Cosine Distance is a measure of the difference in direction between two vectors, usually defined as 1 minus Cosine Similarity. The value of the cosine distance ranges from 0 to 2. 0 means that both vectors are in exactly the same direction (minimum distance). 2 means that the two vectors are in exactly the opposite direction (maximum distance). In text analysis, cosine distance can be used to measure similarities between documents.

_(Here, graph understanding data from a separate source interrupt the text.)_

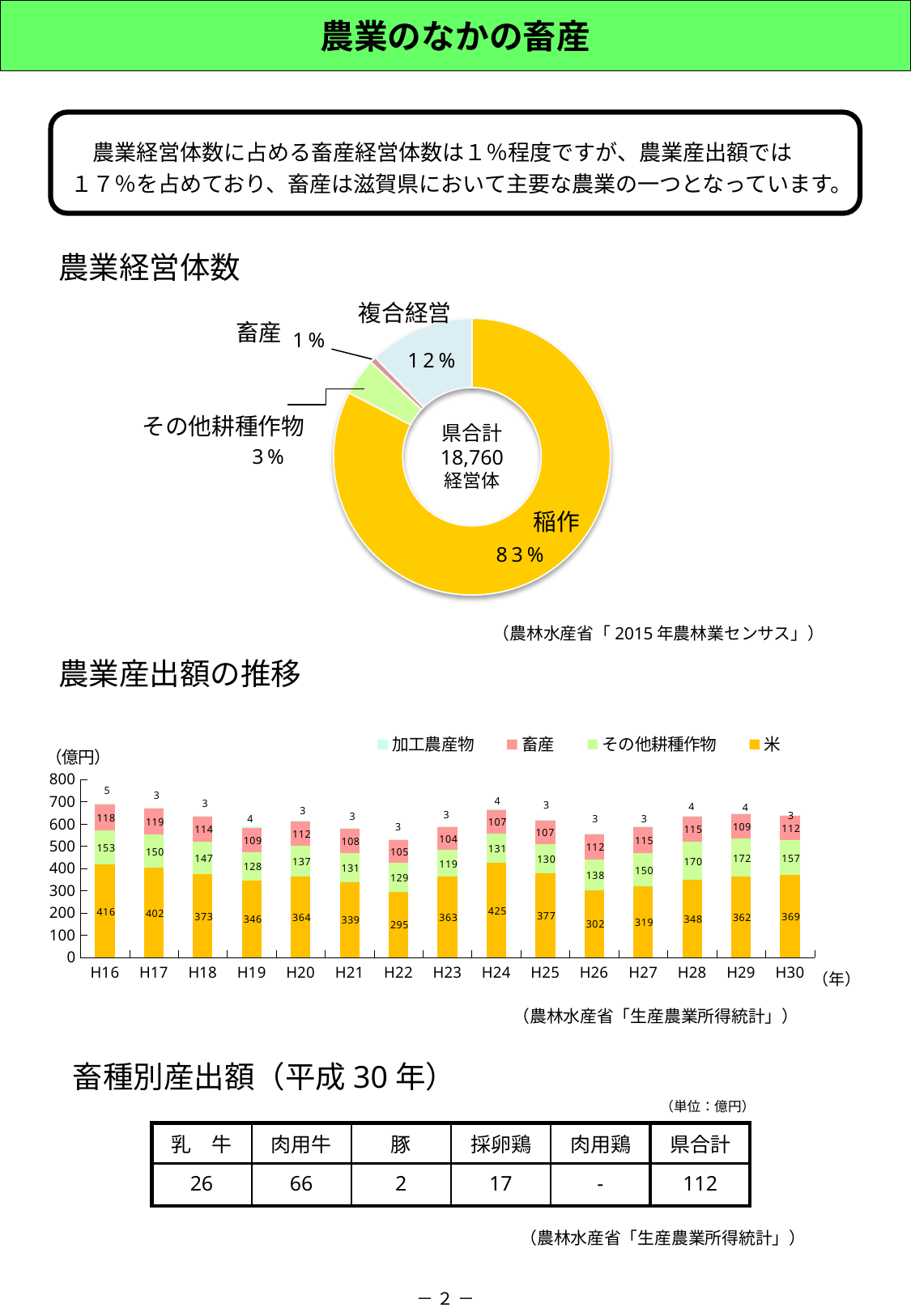
In the 農業経営体数 chart, what total number of 経営体 is shown in the centre? 18,760 In the 農業経営体数 chart, which category has the largest share? 稲作 In the 農業産出額の推移 chart, what is the value of 米 for H24? 425 In the 農業産出額の推移 chart, what is the value of 畜産 for H30? 112 In the 農業経営体数 chart, what share of the total is 畜産? 1% What kind of chart is the 農業産出額の推移 chart? Stacked bar chart In the 農業産出額の推移 chart, how many series does the legend list? 4 In the 農業経営体数 chart, what share of the total is 稲作? 83% In the 農業産出額の推移 chart, how many years are shown on the x axis? 15 In the 農業産出額の推移 chart, what is the total of the stacked bar for H30? 641 In the 農業産出額の推移 chart, what is the difference between the 米 values for H16 and H17? 14 In the 農業産出額の推移 chart, which year has the lowest value for 米? H22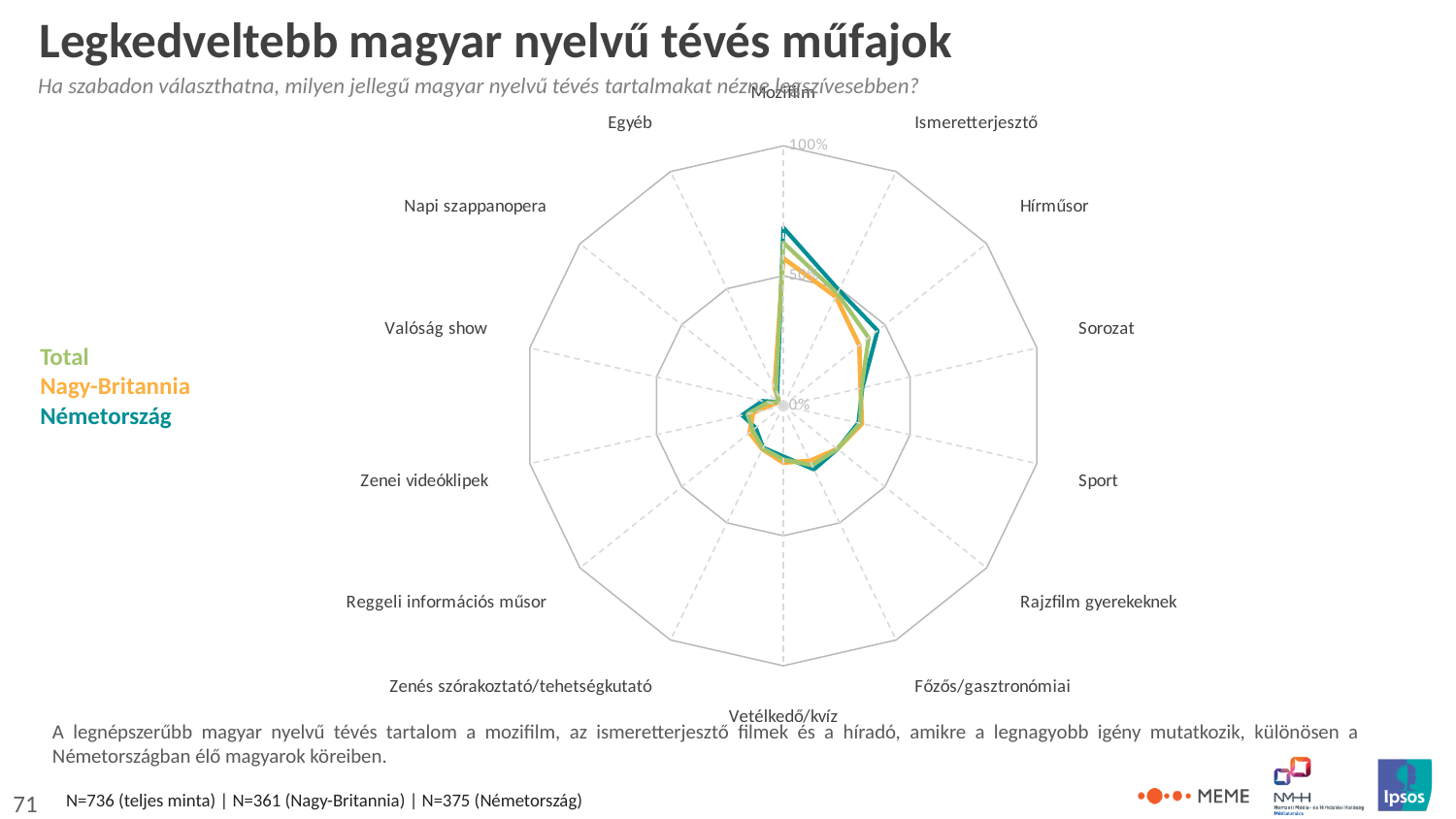
Which series are shown in the legend of the chart? Total, Nagy-Britannia, Németország What is the highest percentage tick shown on the radar chart's axis? 100% Which is larger for the Total series: Mozifilm or Sport? Mozifilm Which is larger for the Németország series: Hírműsor or Zenei videóklipek? Hírműsor How many categories (TV genres) are plotted on the radar chart? 14 Is the value for Napi szappanopera in the Total series greater or less than 50%? less Is the value for Valóság show in the Nagy-Britannia series greater or less than 50%? less What kind of chart is shown on the slide? Radar chart Which category has the highest values on the radar chart? Mozifilm Is the value for Mozifilm in the Németország series greater or less than 50%? greater How many series does the legend list? 3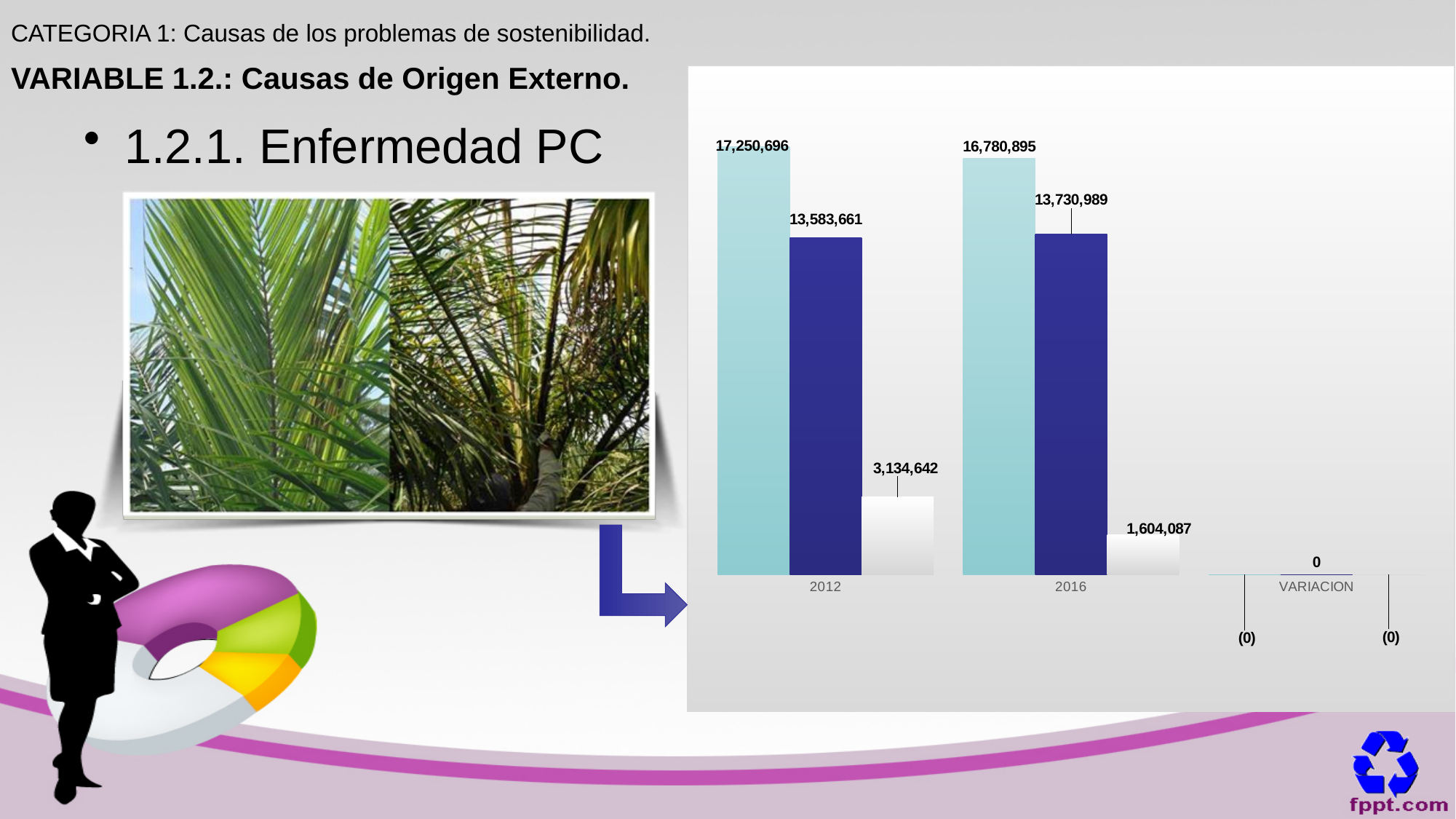
What is the value of the light blue bar for 2016? 16,780,895 What is the label of the third category on the x axis? VARIACION What is the difference between the light blue bar values for 2012 and 2016? 469,801 What is the value of the light blue bar for 2012? 17,250,696 How many categories are shown on the x axis of the chart? 3 What type of chart is shown on the slide? bar chart What is the difference between the white bar values for 2012 and 2016? 1,530,555 What is the value of the white bar for 2012? 3,134,642 Which category has the highest light blue bar? 2012 Which is larger, the dark blue bar for 2012 or the dark blue bar for 2016? 2016 What is the value of the white bar for 2016? 1,604,087 What is the value of the dark blue bar for 2016? 13,730,989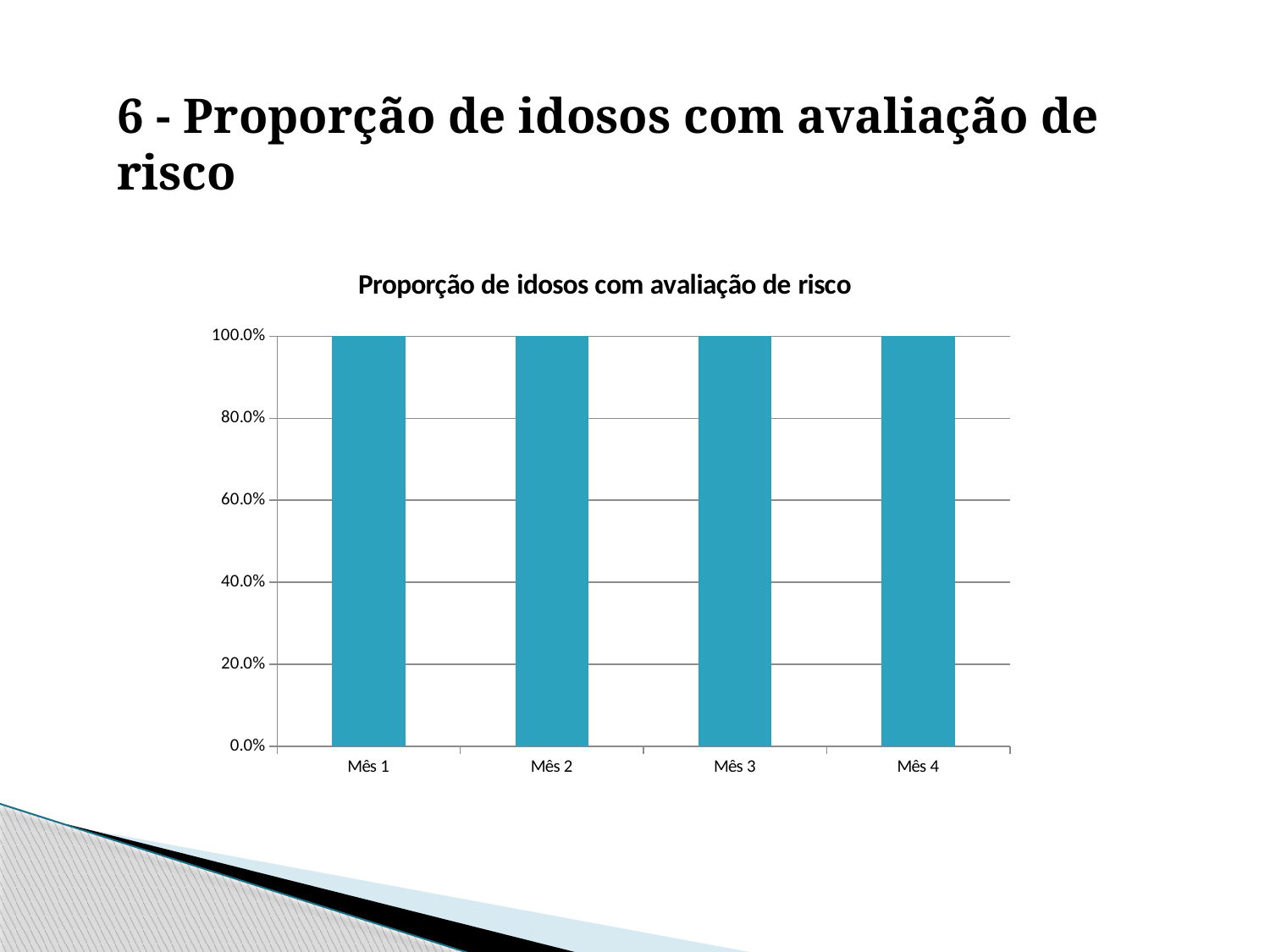
What is the highest value shown on the y axis of the chart? 100.0% How many categories are plotted on the x axis of the chart? 4 What kind of chart is shown on the slide? bar chart What is the title of the chart? Proporção de idosos com avaliação de risco What is the value for Mês 1? 100.0% What is the difference between the values for Mês 1 and Mês 3? 0.0% Do the values rise, fall, or stay the same from Mês 1 to Mês 4? stay the same What is the value for Mês 2? 100.0% Is the value for Mês 4 greater or less than 60.0%? greater What is the value for Mês 3? 100.0% Is the value for Mês 2 greater or less than 80.0%? greater What is the value for Mês 4? 100.0%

Since it considers only the direction of the vector and not the length, it is fair for comparisons between long and short text.
Function syntax
> SELECT COSINE_DISTANCE(vector1, vector2) FROM tbl;
Examples
drop table if exists vec_table;
create table vec_table(a int, b vecf32(3), c vecf64(3));
insert into vec_table values(1, "[1,2,3]", "[4,5,6]");
mysql> select * from vec_table;
+------+-----------+-----------+
| a | b | c |
+------+-----------+-----------+
| 1 | [1, 2, 3] | [4, 5, 6] |
+------+-----------+-----------+
1 row in set (0.01 sec)
mysql> select cosine_distance(b,c) from vec_table;
+-----------------------+
| cosine_distance(b, c) |
+-----------------------+
| 0.0253681538029239 |
+-----------------------+
1 row in set (0.00 sec)
mysql> select cosine_distance(b,"[1,2,3]") from vec_table;
+-----------------------------+
| cosine_distance(b, [1,2,3]) |
+-----------------------------+
| 0 |
+-----------------------------+
1 row in set (0.00 sec)
mysql> select cosine_distance(b,"[-1,-2,-3]") from vec_table;
+--------------------------------+
| cosine_distance(b, [-1,-2,-3]) |
+--------------------------------+
| 2 |
+--------------------------------+
1 row in set (0.00 sec)
Limitations
Input vectors are not allowed to be 0 vectors when using the COSINE_DISTANCE()
function, as this results in a division by zero, which is mathematically undefined. In practice, we usually consider the cosine similarity of a zero vector to any other vector to be 0 because there is no similarity in any direction between them.